> Fonte:

▼▼▼

E eu entendo essa escolha. Admiro profundamente quem consegue vivê-la. Às vezes, até invejo um pouco essa paz de quem se bastou. Mas, honestamente? Ainda não é pra mim.

Ainda sou atraída pelos altos da vida. E sim, ainda vou continuar viajando — mesmo sabendo que, de vez em quando, viajar é uma merda.

E o que toda essa história tem a ver com finanças pessoais? 

A conclusão não é que você deveria parar de gastar dinheiro com viagens e se aposentar mais cedo. A conclusão é um pouco mais sutil.

Enquanto o guia descrevia a vida dos monges, percebi que minha própria vida, hoje, tem um quê de monástica. Não porque renunciei aos prazeres do mundo — claramente, não renunciei. 

Desde que atingi a independência financeira, boa parte dos meus dias se parece com um retiro monástico. Fico sozinha a maior parte do tempo, num ambiente altamente controlável: minha casa, minha academia, meu supermercado. Faço minha própria comida. Leio filosofia. Estudo. Quase não interajo com outras pessoas. É, sim, uma vida serena — e por vezes, profundamente satisfatória. E nessas horas, eu entendo os monges.

Mas é também uma vida que me permite quebrar essa rotina de vez em quando. Me jogar nos extremos. Sentir o impacto da vida lá fora.

Parece que eu sempre defendo o FIRE como solução mágica para tudo. Mas tentem entender meu viés: eu revolucionei a minha vida profissional, financeira e social para atingi-lo. É natural que eu queira reafirmar essa escolha radical.

E talvez seja exatamente isso que me fez buscar o FIRE: uma forma de viver mais perto do equilíbrio, sem precisar me retirar completamente do mundo. Uma espécie de meio-termo — uma vida com espaço para a contemplação e o silêncio, mas também para o caos e a beleza dos dias em movimento. Três semanas viajando. Três semanas de contrastes, de emoção, de caos. E, depois disso, a volta pra casa. Para a minha rotina silenciosa, com meus próprios pensamentos. Uma segunda-feira tranquila. Sem chefe, sem reunião, sem cobrança.

Aquela velha sensação de depressão pós-férias, que era tão comum quando eu trabalhava, simplesmente desapareceu. Hoje, existe o prazer de voltar. E, para espanto de muitos, uma alegria quase tão forte quanto a que senti no museu do Vaticano. 

Talvez a vida FIRE seja isso: uma forma de se retirar, de tempos em tempos, dos altos e baixos do mundo — sem precisar virar um monge, sem abrir mão das delícias e contradições da vida comum. Um caminho do meio entre a intensidade e a renúncia total.

▲▲▲

> Problemas e tarefas:
**A)** Responda com base no texto sobre FIRE:
(i) Quanto tempo durou a viagem descrita?
(ii) Que sensação, comum na época de trabalho, simplesmente desapareceu?
(iii) Quais três lugares formam o ambiente altamente controlável?
**B)** Reescreva o trecho do texto sobre FIRE entre "Mas é também" e "reunião, sem cobrança.", inclusive, trocando "Três semanas" por "Duas semanas".

> Linhas do conjunto:
▼▼▼

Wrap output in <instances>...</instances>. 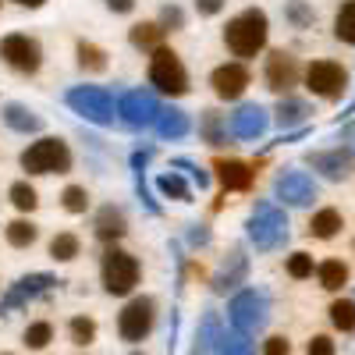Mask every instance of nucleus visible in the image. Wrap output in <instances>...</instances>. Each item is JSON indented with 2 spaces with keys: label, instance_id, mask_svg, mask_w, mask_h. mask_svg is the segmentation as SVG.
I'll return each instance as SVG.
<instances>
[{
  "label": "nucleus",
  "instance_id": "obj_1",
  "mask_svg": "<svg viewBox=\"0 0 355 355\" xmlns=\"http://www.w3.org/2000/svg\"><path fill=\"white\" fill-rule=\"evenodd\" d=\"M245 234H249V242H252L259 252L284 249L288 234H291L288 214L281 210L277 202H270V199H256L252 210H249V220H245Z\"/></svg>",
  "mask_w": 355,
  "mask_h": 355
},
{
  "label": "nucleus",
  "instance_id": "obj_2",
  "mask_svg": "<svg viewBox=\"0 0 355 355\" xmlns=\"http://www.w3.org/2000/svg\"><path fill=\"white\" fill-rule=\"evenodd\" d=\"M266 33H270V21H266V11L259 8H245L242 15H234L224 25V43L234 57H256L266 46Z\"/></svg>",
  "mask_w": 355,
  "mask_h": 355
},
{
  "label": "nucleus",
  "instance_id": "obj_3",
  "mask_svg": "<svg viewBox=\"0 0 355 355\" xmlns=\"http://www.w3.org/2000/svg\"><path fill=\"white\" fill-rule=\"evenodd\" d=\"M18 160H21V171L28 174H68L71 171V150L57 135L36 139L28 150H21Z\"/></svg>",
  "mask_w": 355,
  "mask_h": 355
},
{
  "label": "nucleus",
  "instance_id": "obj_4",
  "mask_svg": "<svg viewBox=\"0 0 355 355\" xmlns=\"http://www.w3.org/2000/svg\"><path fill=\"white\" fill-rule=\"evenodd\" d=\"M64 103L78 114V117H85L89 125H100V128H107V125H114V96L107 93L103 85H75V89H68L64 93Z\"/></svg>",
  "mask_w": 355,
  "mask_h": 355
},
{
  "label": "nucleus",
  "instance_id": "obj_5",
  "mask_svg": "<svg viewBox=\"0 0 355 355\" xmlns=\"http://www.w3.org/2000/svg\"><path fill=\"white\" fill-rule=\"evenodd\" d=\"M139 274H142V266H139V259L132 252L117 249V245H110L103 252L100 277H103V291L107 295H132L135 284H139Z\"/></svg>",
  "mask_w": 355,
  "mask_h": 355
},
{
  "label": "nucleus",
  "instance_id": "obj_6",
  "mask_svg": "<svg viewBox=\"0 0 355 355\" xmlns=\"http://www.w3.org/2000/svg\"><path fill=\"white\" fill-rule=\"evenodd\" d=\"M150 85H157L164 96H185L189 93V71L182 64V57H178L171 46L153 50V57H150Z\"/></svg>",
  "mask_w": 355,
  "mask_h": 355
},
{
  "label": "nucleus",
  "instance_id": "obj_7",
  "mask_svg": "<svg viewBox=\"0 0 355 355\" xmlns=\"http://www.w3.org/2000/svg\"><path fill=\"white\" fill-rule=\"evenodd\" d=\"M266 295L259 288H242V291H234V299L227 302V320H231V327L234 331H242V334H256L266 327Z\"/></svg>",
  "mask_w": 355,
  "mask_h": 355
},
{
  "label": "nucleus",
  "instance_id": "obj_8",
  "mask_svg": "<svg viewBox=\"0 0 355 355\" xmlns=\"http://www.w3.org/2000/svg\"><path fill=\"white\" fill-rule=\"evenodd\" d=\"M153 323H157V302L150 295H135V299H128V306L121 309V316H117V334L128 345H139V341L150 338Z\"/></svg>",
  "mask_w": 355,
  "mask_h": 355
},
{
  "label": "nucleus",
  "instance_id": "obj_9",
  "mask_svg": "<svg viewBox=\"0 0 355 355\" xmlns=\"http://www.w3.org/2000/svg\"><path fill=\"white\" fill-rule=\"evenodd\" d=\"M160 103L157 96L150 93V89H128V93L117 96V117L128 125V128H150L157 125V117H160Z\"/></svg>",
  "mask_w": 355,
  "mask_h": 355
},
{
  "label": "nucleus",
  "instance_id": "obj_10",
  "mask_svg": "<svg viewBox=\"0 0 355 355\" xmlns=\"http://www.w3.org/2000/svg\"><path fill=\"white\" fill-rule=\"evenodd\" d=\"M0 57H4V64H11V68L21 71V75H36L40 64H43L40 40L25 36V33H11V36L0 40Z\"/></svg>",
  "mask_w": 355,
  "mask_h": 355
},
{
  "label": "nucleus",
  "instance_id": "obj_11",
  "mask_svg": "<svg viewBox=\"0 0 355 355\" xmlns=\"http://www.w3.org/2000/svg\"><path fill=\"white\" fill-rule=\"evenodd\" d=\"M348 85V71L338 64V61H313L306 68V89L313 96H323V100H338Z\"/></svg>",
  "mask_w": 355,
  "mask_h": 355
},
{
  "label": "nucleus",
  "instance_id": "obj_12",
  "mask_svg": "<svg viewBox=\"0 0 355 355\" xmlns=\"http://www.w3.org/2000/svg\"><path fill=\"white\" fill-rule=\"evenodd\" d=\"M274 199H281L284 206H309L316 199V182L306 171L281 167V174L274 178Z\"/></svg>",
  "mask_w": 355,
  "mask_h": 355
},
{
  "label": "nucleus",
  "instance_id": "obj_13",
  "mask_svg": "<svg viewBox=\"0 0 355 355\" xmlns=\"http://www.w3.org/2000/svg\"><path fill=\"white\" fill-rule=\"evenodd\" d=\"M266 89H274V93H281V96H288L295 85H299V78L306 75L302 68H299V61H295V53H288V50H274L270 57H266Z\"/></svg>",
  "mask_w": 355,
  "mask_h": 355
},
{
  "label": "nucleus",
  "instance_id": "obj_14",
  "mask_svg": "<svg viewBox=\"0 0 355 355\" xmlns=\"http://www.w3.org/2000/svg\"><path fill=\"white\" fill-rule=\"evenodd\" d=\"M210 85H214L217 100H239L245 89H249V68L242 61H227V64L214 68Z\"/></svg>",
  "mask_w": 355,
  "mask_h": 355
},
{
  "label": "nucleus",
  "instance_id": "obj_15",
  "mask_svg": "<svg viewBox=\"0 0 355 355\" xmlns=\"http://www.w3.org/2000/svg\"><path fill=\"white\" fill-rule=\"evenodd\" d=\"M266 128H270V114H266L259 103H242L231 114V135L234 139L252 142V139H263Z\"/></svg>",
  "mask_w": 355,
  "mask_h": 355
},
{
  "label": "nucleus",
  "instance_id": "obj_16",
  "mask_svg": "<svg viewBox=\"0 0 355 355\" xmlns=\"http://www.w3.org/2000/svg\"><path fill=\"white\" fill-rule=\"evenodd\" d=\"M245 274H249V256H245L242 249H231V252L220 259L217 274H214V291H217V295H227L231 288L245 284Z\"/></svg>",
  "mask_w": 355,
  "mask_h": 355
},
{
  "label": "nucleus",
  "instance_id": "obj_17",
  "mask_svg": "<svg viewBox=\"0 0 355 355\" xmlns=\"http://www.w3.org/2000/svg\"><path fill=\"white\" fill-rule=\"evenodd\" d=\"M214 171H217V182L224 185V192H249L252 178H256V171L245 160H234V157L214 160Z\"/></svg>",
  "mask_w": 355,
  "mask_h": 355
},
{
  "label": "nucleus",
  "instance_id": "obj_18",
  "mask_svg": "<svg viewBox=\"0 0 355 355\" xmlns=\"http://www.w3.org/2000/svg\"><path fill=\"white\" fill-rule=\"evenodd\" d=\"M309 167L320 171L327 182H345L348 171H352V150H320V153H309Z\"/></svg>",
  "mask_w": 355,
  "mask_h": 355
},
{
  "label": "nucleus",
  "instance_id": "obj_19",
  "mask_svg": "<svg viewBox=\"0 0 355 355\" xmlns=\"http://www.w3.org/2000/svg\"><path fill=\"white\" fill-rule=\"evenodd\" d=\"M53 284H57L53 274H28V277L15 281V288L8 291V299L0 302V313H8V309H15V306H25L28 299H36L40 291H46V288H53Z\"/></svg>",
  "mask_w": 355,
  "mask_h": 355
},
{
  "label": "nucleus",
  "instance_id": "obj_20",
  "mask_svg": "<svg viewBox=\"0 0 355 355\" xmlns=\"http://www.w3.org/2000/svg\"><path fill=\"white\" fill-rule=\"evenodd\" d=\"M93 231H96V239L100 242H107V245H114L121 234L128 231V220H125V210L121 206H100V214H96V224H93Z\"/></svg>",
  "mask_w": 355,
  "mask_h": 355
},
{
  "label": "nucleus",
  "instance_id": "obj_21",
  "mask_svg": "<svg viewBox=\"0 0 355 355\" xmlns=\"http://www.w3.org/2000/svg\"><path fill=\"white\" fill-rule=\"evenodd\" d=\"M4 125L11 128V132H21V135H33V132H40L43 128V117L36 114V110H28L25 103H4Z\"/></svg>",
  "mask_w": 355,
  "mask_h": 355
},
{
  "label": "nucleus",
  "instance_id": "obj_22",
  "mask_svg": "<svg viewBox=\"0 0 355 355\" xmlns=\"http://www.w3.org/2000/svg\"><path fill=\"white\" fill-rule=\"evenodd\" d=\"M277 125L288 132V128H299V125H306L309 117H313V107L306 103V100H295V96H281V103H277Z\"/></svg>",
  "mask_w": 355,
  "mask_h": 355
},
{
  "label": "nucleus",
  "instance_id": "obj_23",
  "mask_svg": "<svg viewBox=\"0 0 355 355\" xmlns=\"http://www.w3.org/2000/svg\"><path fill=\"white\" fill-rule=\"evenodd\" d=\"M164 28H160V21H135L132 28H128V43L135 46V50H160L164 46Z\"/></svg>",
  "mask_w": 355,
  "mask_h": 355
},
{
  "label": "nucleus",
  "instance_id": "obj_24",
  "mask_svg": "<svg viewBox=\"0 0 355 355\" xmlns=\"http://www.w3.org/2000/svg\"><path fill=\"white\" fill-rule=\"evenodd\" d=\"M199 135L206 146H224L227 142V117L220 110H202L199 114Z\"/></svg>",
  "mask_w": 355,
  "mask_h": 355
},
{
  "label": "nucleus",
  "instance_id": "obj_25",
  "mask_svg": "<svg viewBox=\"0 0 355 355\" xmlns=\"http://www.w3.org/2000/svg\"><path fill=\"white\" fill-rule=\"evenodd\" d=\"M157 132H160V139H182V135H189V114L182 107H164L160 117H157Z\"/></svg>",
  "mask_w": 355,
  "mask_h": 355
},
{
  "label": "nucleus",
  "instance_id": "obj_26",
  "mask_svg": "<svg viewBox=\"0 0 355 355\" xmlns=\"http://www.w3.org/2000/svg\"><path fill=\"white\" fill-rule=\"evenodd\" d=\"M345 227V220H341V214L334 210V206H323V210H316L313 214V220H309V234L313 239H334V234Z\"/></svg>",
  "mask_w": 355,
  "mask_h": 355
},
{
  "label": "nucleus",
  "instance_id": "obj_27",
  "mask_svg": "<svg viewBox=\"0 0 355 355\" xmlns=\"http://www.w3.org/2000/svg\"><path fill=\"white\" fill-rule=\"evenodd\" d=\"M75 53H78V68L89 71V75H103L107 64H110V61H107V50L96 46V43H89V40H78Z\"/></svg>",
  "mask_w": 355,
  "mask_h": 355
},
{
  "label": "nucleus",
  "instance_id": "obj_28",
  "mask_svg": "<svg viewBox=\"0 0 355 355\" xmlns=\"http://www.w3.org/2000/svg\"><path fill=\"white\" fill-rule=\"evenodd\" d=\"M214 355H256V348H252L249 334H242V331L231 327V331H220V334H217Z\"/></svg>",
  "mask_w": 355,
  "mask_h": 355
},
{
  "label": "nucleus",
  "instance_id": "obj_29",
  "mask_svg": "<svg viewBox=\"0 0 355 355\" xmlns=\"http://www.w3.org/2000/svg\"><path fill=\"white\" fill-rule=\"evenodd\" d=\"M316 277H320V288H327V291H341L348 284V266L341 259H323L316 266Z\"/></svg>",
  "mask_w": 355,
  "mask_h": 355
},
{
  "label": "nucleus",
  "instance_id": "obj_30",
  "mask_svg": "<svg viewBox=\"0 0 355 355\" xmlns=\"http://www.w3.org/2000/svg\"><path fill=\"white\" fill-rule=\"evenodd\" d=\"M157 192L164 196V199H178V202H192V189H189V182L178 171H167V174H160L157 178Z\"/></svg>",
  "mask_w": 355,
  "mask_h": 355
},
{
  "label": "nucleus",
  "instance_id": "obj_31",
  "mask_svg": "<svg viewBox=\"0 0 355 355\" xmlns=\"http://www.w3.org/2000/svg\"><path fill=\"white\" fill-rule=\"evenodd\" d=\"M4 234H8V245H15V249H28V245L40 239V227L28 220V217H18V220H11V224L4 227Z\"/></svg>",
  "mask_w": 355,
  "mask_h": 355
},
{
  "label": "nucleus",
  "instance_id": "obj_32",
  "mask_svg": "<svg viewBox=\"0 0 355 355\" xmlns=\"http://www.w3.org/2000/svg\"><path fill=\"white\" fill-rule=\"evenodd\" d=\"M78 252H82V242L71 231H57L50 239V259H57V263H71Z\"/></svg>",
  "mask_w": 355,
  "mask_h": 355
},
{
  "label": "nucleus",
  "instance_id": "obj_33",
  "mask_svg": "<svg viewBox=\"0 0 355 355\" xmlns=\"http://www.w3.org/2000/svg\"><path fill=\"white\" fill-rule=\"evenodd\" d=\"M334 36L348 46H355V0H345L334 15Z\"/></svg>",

▲▲▲

> Soluções por tarefa:
**A)**
(i) Três semanas.
(ii) A velha sensação de depressão pós-férias.
(iii) A casa, a academia e o supermercado.

**B)**
Mas é também uma vida que me permite quebrar essa rotina de vez em quando. Me jogar nos extremos. Sentir o impacto da vida lá fora.

Parece que eu sempre defendo o FIRE como solução mágica para tudo. Mas tentem entender meu viés: eu revolucionei a minha vida profissional, financeira e social para atingi-lo. É natural que eu queira reafirmar essa escolha radical.

E talvez seja exatamente isso que me fez buscar o FIRE: uma forma de viver mais perto do equilíbrio, sem precisar me retirar completamente do mundo. Uma espécie de meio-termo — uma vida com espaço para a contemplação e o silêncio, mas também para o caos e a beleza dos dias em movimento. Duas semanas viajando. Duas semanas de contrastes, de emoção, de caos. E, depois disso, a volta pra casa. Para a minha rotina silenciosa, com meus próprios pensamentos. Uma segunda-feira tranquila. Sem chefe, sem reunião, sem cobrança.